#### [GIVEN INFORMATION]
BEGIN

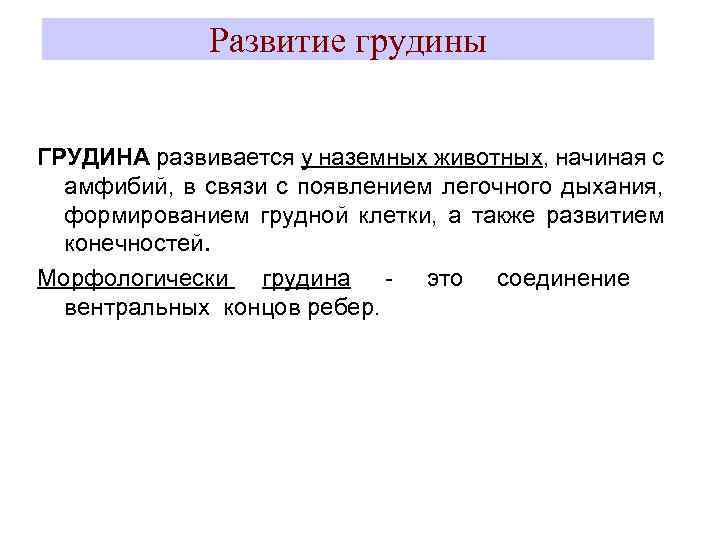 Развитие грудины

ГРУДИНА развивается у наземных животных, начиная с амфибий, в связи с появлением легочного дыхания, формированием грудной клетки, а также развитием конечностей.

Морфологически грудина - это соединение вентральных концов ребер.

END

#### [PROBLEM TO WORK ON]
Transcribe the listing above exactly, leaving every picture out.

#### [ANSWER TO THIS PROBLEM]
 Развитие грудины

ГРУДИНА развивается у наземных животных, начиная с амфибий, в связи с появлением легочного дыхания, формированием грудной клетки, а также развитием конечностей.

Морфологически грудина - это соединение вентральных концов ребер.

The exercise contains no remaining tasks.